Dr. Kantarci is the inaugural recipient of the Katherine B. Andersen Professorship, which was established by the Andersen Foundation and the Bayport Foundation of Bayport, Minnesota, in honor of Katherine B. Andersen, a pioneering leader, advocate for women and philanthropist.
Dr. Kantarci is the director of the Women’s Health Research Center, associate director of the Mayo Clinic Alzheimer’s Disease Research Center, associate director of the Center for Clinical and Translational Science KL2 program, and director of the Building Research Careers in Women’s Health K12 program. She received the de Leon Prize in Neuroimaging Senior Scientist Award from the Alzheimer’s Association in 2018, and she was chair of the Alzheimer’s Association International Conference in 2019. Her research focuses on the neuroimaging, neuroscience and clinical aspects of aging and dementia, particularly dementia with Lewy bodies.
Dr. Knutson is the inaugural recipient of the Andrew A. and Mary S. Sugg Professorship in Cancer Research, which was established by the late Andrew Sugg of San Angelo, Texas, in appreciation for the quality and unique delivery of care he and his late wife received at Mayo Clinic.
Dr. Knutson is internationally recognized in the field of cancer immunology. His research focus is immunotherapy of breast and ovarian cancers ― both the basic immunobiology and clinical translation. He received the NIH Howard Temim Award and was recognized as a Komen Scholar by the Susan G. Komen for the Cure Foundation. In 2017, Dr. Knutson was Investigator of the Year at Mayo Clinic in Florida.
Dr. Lanzino received the Joseph I. and Barbara Ashkins Professorship in Surgery, which was established in 1986 by the late Dr. Joseph and Mrs. Barbara Ashkins, grateful patients from Dunedin, Florida.

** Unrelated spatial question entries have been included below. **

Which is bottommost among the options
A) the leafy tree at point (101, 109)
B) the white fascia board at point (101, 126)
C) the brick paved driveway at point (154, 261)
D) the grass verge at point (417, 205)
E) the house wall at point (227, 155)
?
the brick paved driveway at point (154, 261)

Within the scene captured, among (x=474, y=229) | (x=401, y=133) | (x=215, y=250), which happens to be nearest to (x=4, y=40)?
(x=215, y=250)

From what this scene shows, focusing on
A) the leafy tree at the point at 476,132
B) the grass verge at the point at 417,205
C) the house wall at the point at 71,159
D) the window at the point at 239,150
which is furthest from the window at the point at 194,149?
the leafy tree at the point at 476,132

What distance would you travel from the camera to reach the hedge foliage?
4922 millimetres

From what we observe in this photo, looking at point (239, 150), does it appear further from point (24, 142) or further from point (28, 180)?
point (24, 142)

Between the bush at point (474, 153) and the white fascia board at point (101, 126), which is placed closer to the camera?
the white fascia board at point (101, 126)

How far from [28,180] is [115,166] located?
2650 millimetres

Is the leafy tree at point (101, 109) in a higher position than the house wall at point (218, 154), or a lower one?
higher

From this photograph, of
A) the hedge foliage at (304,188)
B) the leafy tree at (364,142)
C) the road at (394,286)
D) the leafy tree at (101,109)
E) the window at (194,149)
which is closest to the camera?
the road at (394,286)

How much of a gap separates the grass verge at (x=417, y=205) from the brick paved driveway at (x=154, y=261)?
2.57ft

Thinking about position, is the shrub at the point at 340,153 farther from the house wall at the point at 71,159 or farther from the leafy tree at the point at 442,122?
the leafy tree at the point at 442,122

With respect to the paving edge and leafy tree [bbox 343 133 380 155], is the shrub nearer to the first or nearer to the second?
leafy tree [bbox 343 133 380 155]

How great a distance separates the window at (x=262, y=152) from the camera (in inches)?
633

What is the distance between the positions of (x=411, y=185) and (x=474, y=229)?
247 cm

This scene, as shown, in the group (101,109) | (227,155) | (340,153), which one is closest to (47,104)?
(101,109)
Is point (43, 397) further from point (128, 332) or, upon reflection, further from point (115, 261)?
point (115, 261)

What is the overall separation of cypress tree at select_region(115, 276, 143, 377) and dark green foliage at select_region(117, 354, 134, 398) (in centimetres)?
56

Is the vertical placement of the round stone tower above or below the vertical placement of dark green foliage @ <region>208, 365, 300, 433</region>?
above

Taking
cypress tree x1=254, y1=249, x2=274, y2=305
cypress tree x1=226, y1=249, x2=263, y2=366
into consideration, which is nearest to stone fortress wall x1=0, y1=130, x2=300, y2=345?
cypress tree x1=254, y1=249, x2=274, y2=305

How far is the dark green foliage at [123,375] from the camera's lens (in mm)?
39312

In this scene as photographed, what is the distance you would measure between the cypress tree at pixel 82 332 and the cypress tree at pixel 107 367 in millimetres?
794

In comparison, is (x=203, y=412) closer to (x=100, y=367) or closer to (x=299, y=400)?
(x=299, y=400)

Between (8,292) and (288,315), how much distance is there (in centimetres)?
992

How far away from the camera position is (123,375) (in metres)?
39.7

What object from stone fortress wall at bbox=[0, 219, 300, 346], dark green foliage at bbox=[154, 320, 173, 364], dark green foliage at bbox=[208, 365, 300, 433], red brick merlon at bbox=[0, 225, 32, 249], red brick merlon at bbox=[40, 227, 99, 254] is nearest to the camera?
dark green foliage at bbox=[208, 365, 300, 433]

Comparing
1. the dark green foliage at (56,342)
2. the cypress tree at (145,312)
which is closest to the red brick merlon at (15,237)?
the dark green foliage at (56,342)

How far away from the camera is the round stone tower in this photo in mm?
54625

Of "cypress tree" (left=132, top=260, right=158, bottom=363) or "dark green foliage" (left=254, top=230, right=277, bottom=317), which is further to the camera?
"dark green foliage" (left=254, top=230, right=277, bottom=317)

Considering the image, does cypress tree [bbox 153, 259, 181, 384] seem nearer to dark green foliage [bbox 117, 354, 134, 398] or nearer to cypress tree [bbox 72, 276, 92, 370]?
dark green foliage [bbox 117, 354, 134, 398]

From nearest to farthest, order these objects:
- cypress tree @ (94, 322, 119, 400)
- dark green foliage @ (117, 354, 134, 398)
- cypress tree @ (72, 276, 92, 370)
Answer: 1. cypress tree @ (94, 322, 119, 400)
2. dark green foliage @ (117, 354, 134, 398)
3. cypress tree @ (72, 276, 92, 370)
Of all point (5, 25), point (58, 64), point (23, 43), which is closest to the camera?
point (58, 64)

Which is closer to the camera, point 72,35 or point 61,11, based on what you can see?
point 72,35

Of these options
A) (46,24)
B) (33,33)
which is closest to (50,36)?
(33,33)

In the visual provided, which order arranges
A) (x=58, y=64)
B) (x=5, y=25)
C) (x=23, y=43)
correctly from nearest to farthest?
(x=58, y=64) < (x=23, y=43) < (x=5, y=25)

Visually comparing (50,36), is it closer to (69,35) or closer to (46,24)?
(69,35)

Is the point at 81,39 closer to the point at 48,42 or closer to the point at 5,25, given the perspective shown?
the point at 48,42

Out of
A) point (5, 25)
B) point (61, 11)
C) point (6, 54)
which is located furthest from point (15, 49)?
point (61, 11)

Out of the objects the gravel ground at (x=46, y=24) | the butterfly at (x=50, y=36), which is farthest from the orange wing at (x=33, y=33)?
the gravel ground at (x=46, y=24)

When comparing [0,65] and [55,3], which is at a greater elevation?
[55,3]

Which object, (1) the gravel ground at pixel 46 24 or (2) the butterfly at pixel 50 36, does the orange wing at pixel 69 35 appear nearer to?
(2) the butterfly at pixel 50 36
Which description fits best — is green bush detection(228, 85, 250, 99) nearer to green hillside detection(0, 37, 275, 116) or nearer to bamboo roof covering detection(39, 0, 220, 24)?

Dr. Lanzino succeeds Kerry Olsen, M.D. (MED ’76, ENT ’81), who retired in December 2020. Dr. Lanzino specializes in the endovascular and surgical treatment of patients with cerebrovascular disorders. He has authored or co-authored more than 600 peer-reviewed publications, and he is the author of four textbooks. He is an internationally sought-after speaker and presenter, and he received Mayo Clinic’s Distinguished Clinician Award in 2014.